Gaspolchanel.com - Walaupun Nama Karna
Cukup terkenal sebagai seorang Adipati yang gagah perkasa dari negeri Awangga,
yaitu menjadi bawahan kerajaan Astinapura, tapi sebenarnya perjalanan hidupnya
sangat sengsara.
Beruntung ketika dewi Kunthi membuangnya
saat masih bayi, Karna ditemukan oleh Rada yang merupakan istri seorang kusir
kereta.
Karna akhirnya diberi nama baru
yaitu Karna Radea yang artinya Karna anak Rada.
Kemahiran Karna menggunakan senjata
panah sebenarnya hanya karena otodidak. Ia belajar sendiri setelah hampir
setiap waktu melihat Kurawa dan Pandawa dilatih perang menggunakan panah oleh Durna.
Hingga suatu hari saat Kurawa dan
Pandawa mengadakan pertandingan menguji kemahiran prajurit dengan menggunakan
panah, Karna Radea tertarik untuk ikut serta.
Tanpa pikir panjang lagi, Karna nyelonong
masuk gelanggang minta kepada Durna supaya diperkenankan ikut bertanding dan
meyakini sanggup mengalahkan Arjuna yang dianggap murid terbaik.
Mendengar kata-kata sombong itu, Bima
naik pitam dan mencaci maki karna.
“Hei,
Kamu hanya anak pungut kusir kereta! lebih pantas memandikan kuda! dasar koplak!
Mak Clekit, karna hampir semaput dicaci dihadapan orang banyak.
Sementara itu Duryudana yang Melihat
keberanian si Karna, justru membelanya dan bahkan mengangkat Karna menjadi
Adipati di negeri Awangga.
Mak dhel. Lha kok langsung jadi pejabat? Wow, jebul Pengangkatan itu
beresifat politis.
Menurut Duryudana, Karna dapat
dijadikan andalan dalam menghadapi Pandawa, sekaligus menambah kekuatan dalam
kampanye merebut tahta kerajaan Astina.
Karna yang belum tau politik hanya
hah hoh saja dan merasa gumbira. Dengan spontan si Karna bersumpah bahwa Ia
Akan membela Kurawa sampi tetes darah yang penghabisan.

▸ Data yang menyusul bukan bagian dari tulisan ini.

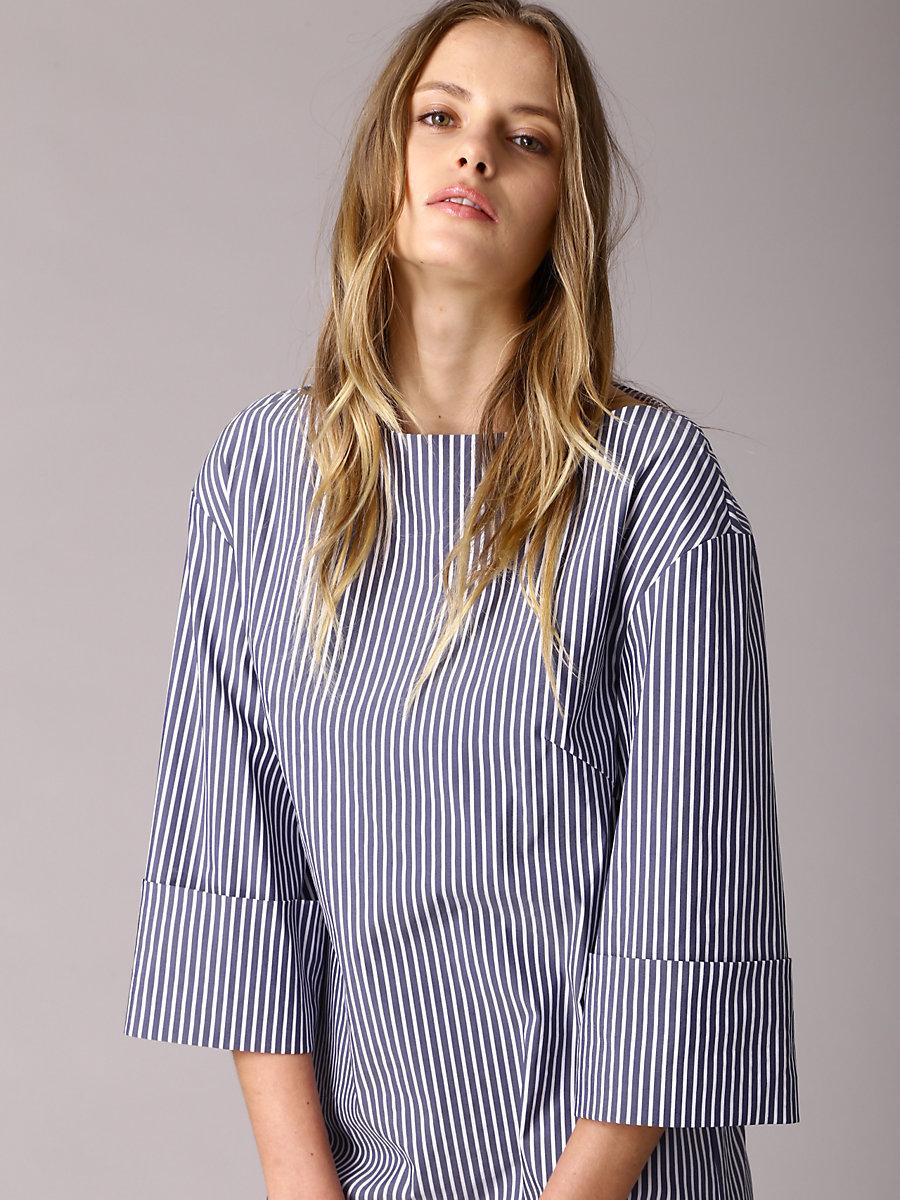 Stripe Dress in Navy by DVF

Sementara itu Dewi Kunti yang hadir
menyaksikan pertandingan hatinya senang bercampur sedih. Senang karena melihat
anak yang dulu dihanyutkan di sungai masih hidup dan telah menjadi seorang
ksatria yang gagah dan tampan. Namun juga merasa sedih, disebabkan tidak dapat
menemui karena takut rahasianya diketahui.

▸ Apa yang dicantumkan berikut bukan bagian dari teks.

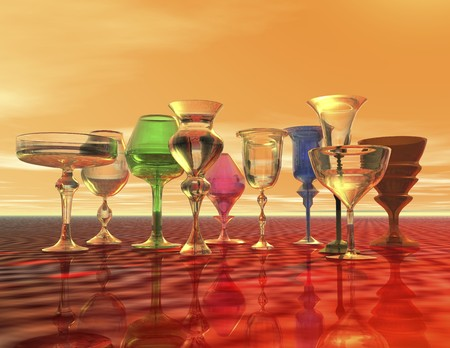 surrealistic: digital rendering of goblets Stock Photo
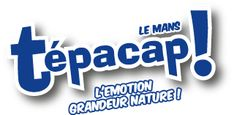 Tepacap Le Mans, Lorem Ipsum, France, Grief, Birthday, Biathlon, French
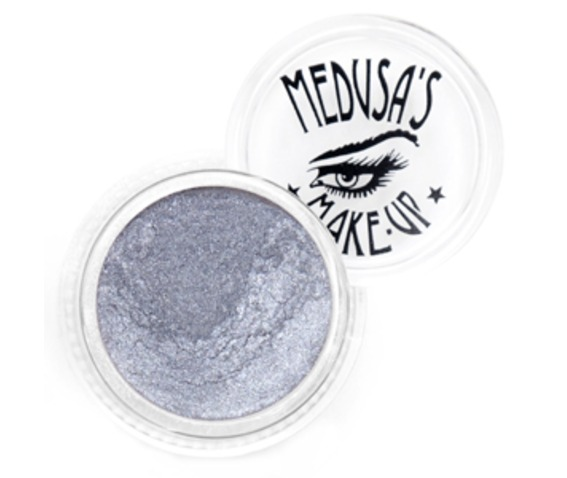 sparkly_silver_eye_dust_cosmetics_and_make_up_2.jpg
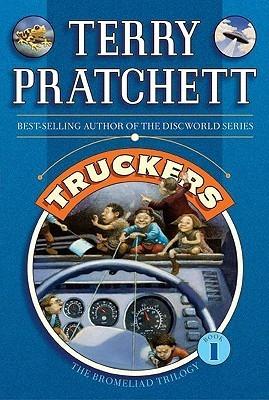 Truckers  by  Terry Pratchett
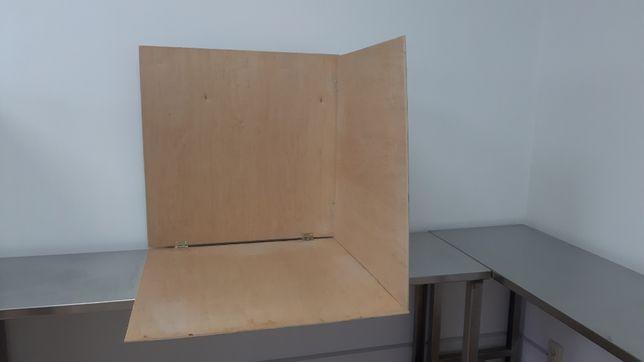 Фотофон, деревянная фото-книга, крепление для фотофона, фотобокс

Yang lebih merisaukan hati Dewi
Kunti adalah ketika mendengar sumpah Karna yang akan memebela Kurawa sampai
mati. Timbul kekhawatiran Kunthi bahwa kedua anak kandungnya akan saling
bermusuhan.
Kekhawatiran itu pasti menjadi
kenyataan dengan akan terjadinya pertumpahan darah antara Pandawa dan Kurawa
dalam perang Baratayudha. Maka bergegaslah kunthi menemui Adipati Karna.
Setelah berdiskusi dengan Kresna
bergegaslah Kunthi menemui Adipati Karna.

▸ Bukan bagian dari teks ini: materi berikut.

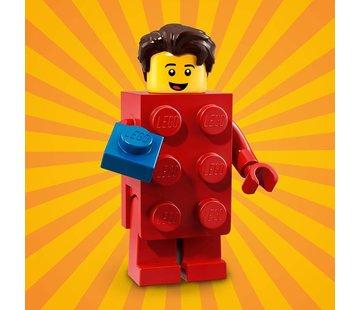 LEGO 71021-02 Brick Suit Guy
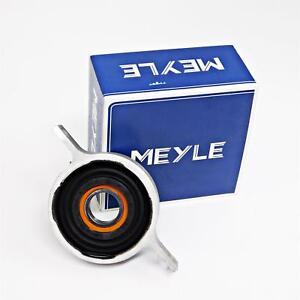 Meyle Mittellager Kardanwelle für BMW 1/2/3/4er X1/X3 E87 E90 F20 F22 F30 F32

“Raden, engkau adalah anakku, darah
dagingku yang ketika bayi ibu hanyutkan di sungai, Dan Pandawa adalah
adik-adikmu sekandung. Hati ibu akan hancur menyaksikan anak-anak kandungku
saling membunuh.”
Mendengar ratapan Dewi Kunthi,
Adipati karna tetap keukeuh
“Hamba mengakui bahwa hamba berada
di pihak yang berwatak angkara, tetapi akan lebih buruk lagi apabila diri hamba
ingkar janji. Dalam perang nanti, hamba akan merasa Bahagia bu, apabila harus
mati di tangan adik-adik hamba sendiri.”
Ibarat nasi sudah menjadi bubur.
Demi menjaga martabat nya sebagai ksatria, Adipati Karna menyampaikan pada
ibunya bahwa Pertarungan yang akan terjadi nanti, bukan pertarungan karena soal
pribadi melainkan kesemua itu telah diatur oleh pihak yang berkuasa yang tidak
mungkin dapat ditarik kembali.
Ringkas cerita pertemuan itu
berakhir dengan tidak tercapainya keinginan Kunti. Tetapi setidaknya sebagai
ibu Dewi Kunti merasa lega dengan pengakuan si anak yang hilang itu.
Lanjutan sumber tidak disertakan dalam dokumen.